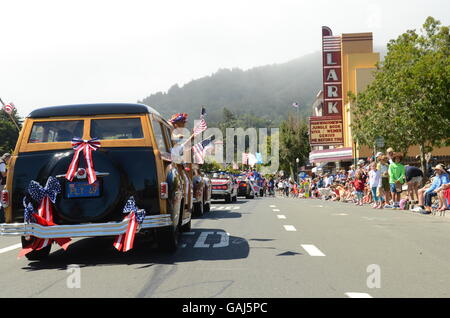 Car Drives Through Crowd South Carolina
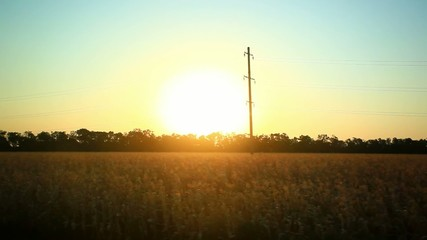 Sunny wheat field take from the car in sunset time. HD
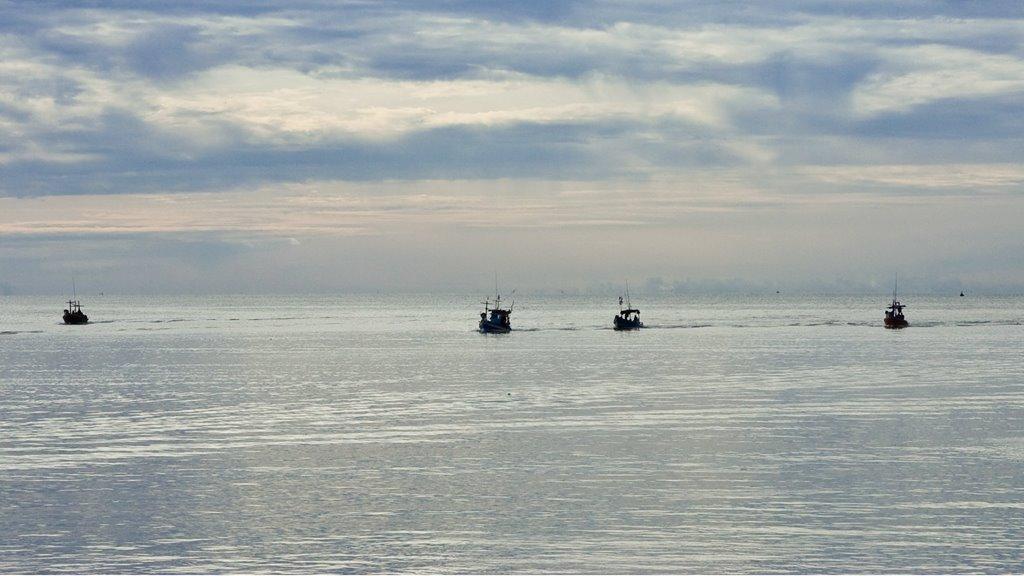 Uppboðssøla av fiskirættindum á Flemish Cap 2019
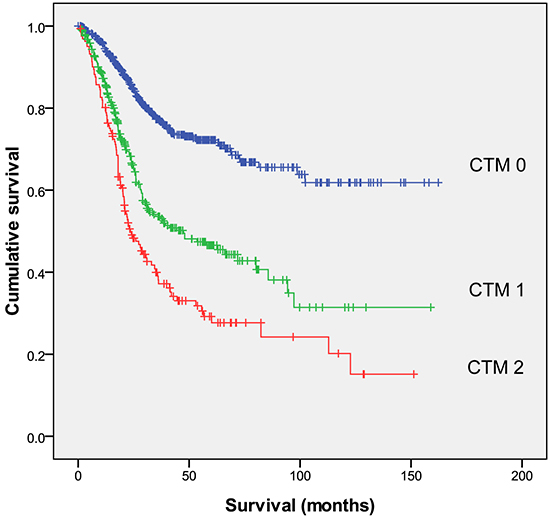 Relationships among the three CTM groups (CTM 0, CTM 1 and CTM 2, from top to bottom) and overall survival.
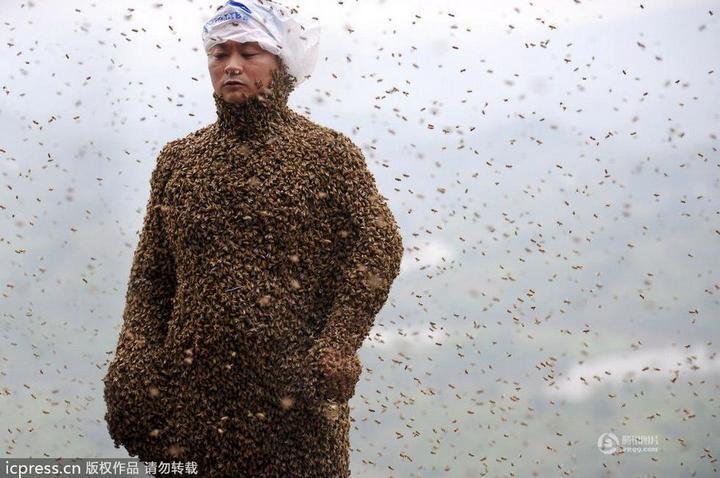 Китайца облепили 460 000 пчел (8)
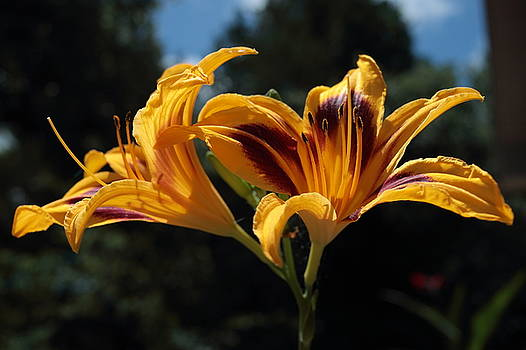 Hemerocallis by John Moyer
------------------------------------------------------------
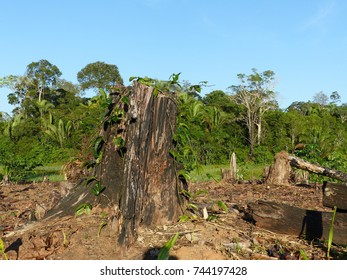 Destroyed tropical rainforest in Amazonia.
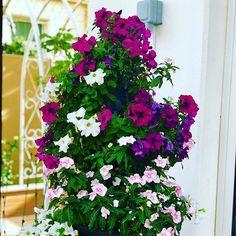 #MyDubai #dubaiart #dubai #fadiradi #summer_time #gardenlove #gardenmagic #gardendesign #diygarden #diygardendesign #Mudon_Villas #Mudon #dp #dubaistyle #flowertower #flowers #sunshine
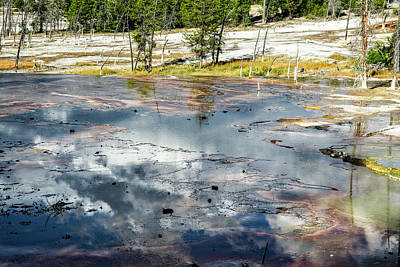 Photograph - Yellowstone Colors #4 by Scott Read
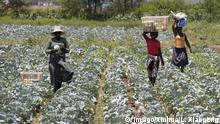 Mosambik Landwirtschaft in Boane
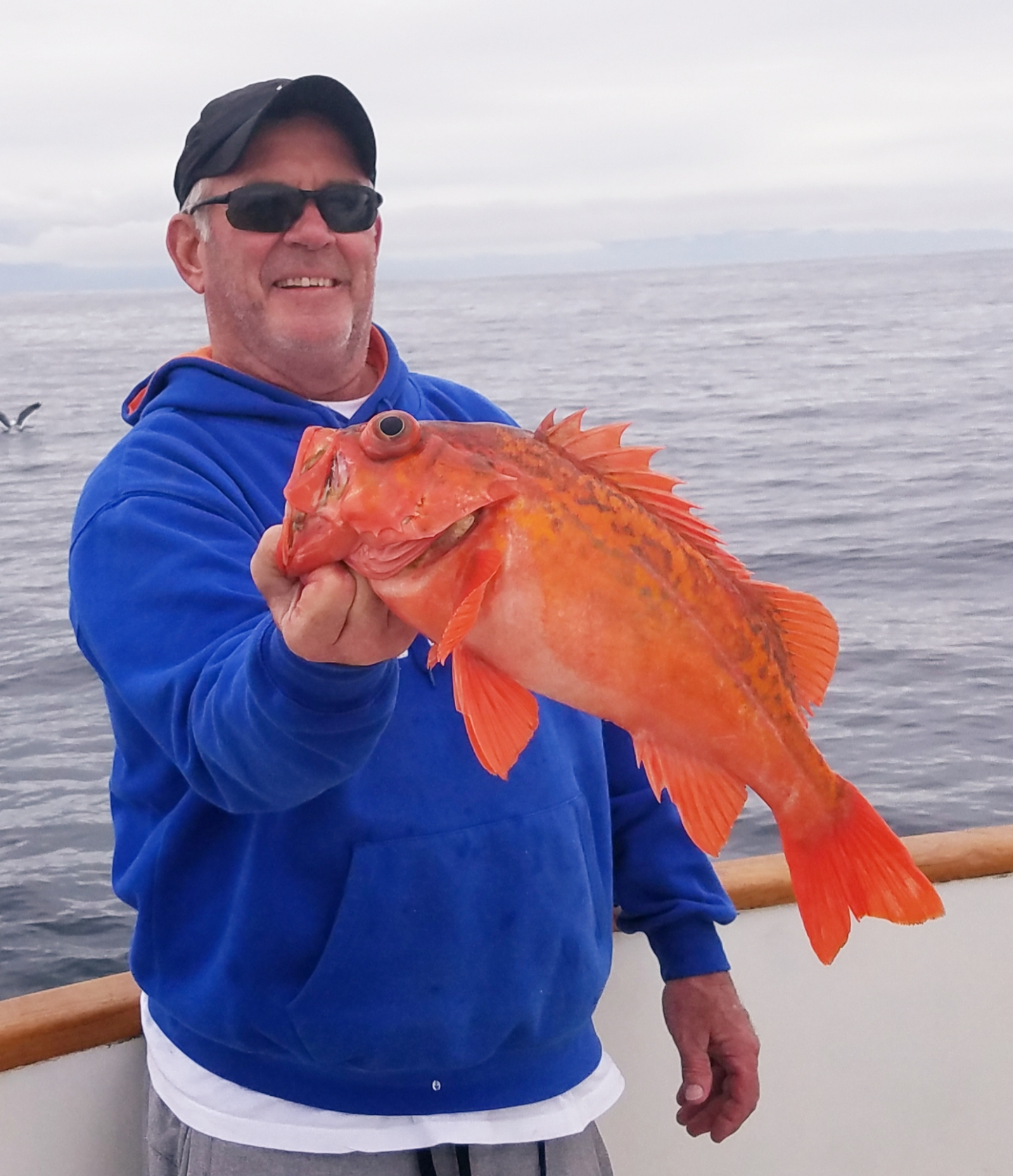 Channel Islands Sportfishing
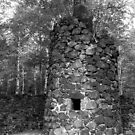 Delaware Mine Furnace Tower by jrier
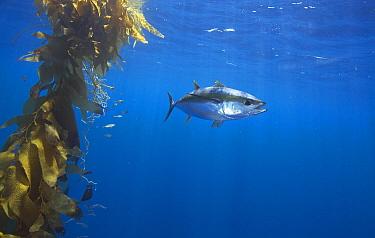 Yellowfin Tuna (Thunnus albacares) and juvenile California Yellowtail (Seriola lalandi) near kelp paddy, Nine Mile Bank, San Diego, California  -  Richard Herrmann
------------------------------------------------------------
▶ Problem to work on:
Reproduce the listing above from the line that holds "Channel Islands Sportfishing" through the line that holds "Yellowfin Tuna (Thunnus", both included, with the pictures left out.

▶ Answer for this exercise:
 Channel Islands Sportfishing
 Delaware Mine Furnace Tower by jrier
 Yellowfin Tuna (Thunnus albacares) and juvenile California Yellowtail (Seriola lalandi) near kelp paddy, Nine Mile Bank, San Diego, California  -  Richard Herrmann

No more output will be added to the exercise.